## start Source text

1

i have data with 3 columns: date, id, sales. my first task is filtering sales above 100. i did it. second task, grouping id by consecutive days.

index date id sales
0 01/01/2018 03 101
1 01/01/2018 07 178
2 02/01/2018 03 120
3 03/01/2018 03 150
4 05/01/2018 07 205

the result should be:

index id count
0 03 3
1 07 1
2 07 1

i need to do this task without using pandas/dataframe, but right now i can't imagine from which side attack this problem. just for effort, i tried the suggestion for a solution here count consecutive days python dataframe but the ids' not grouped. here is my code:

data = df[df['sales'] >= 100]
data['date'] = pd.to_datetime(data['date']).dt.date
s = data.groupby('id').date.diff().dt.days.ne(1).cumsum()
new_frame = data.groupby(['id', s]).size().reset_index(level=0, drop=True)

it is very importent that the "new_frame" will have "count" column, because after i need to count id by range of those count days in "count" column. e.g. count of id's in range of 0-7 days, 7-12 days etc. but it's not part of my question. Thank you a lot

paul
  • 59
  • 5

1 Answers1

1

Your code is close, but need some fine-tuning, as follows:

data = df[df['sales'] >= 100]
data['date'] = pd.to_datetime(data['date'], dayfirst=True)

df2 = data.sort_values(['id', 'date'])
s = df2.groupby('id').date.diff().dt.days.ne(1).cumsum()
new_frame = df2.groupby(['id', s]).size().reset_index(level=1, drop=True).reset_index(name='count')

Result:

print(new_frame)

   id  count
0   3      3
1   7      1
2   7      1

Summary of changes:

  1. As your dates are in dd/mm/yyyy instead of the default mm/dd/yyyy, you have to specify the parameter dayfirst=True in pd.to_datetime(). Otherwise, 02/01/2018 will be regarded as 2018-02-01 instead of 2018-01-02 as expected and the day diff with adjacent entries will be around 30 as opposed to 1.

  2. We added a sort step to sort by columns id and date to simplify the later grouping during the creation of the series s.

## end Source text
## start Listed entries

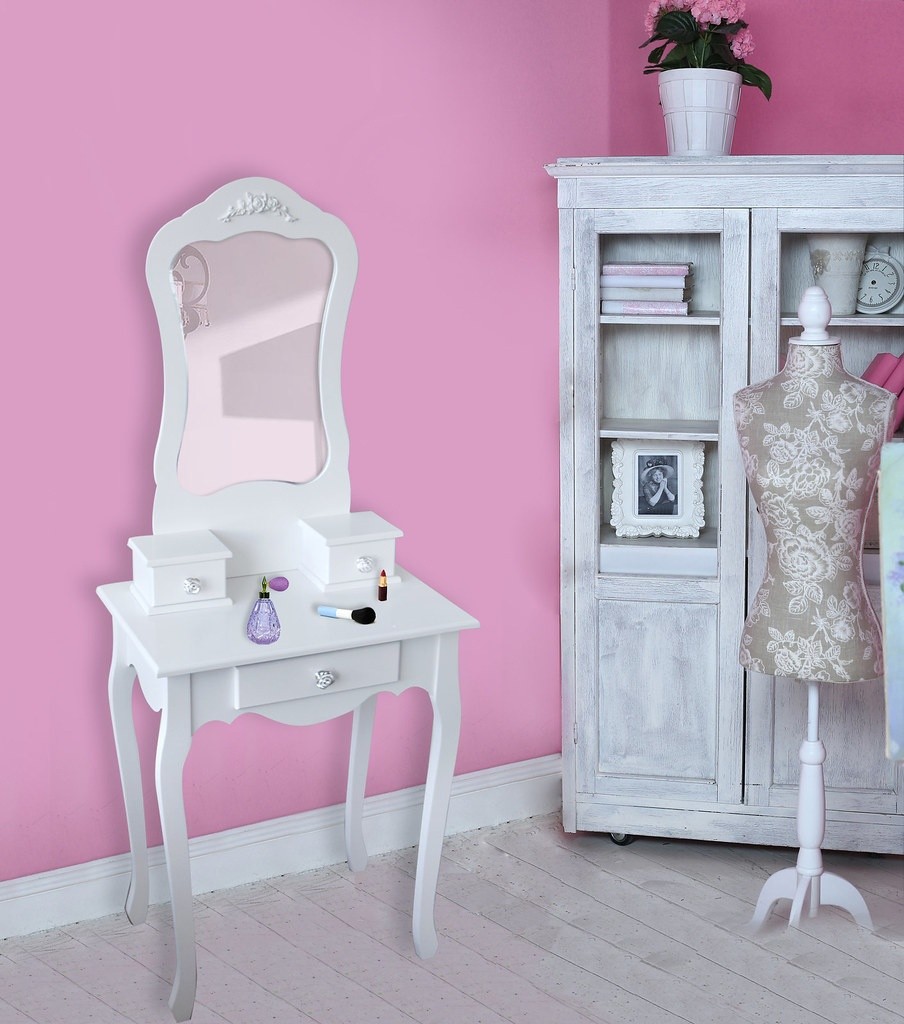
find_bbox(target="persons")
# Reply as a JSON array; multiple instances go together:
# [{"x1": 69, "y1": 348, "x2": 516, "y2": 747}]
[
  {"x1": 732, "y1": 334, "x2": 895, "y2": 684},
  {"x1": 640, "y1": 459, "x2": 676, "y2": 506}
]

## end Listed entries

__Work to complete__:
a) In the thread about grouping consecutive days, why does the answer add dayfirst=True to pd.to_datetime()? Reply in one to three sentences.
b) Reproduce the passage of the thread about grouping consecutive days that begins at the words "df2 = data.sort_values(['id', 'date'])" and stops after "print(new_frame)".
The records play no role in this work.

__Task-by-task answers__:
a) The dates are in dd/mm/yyyy form, while pd.to_datetime() assumes mm/dd/yyyy by default. Without dayfirst=True, 02/01/2018 would be read as 2018-02-01 instead of 2018-01-02. The day difference from neighboring entries would then be around 30 instead of 1.

b)
df2 = data.sort_values(['id', 'date'])
s = df2.groupby('id').date.diff().dt.days.ne(1).cumsum()
new_frame = df2.groupby(['id', s]).size().reset_index(level=1, drop=True).reset_index(name='count')

Result:

print(new_frame)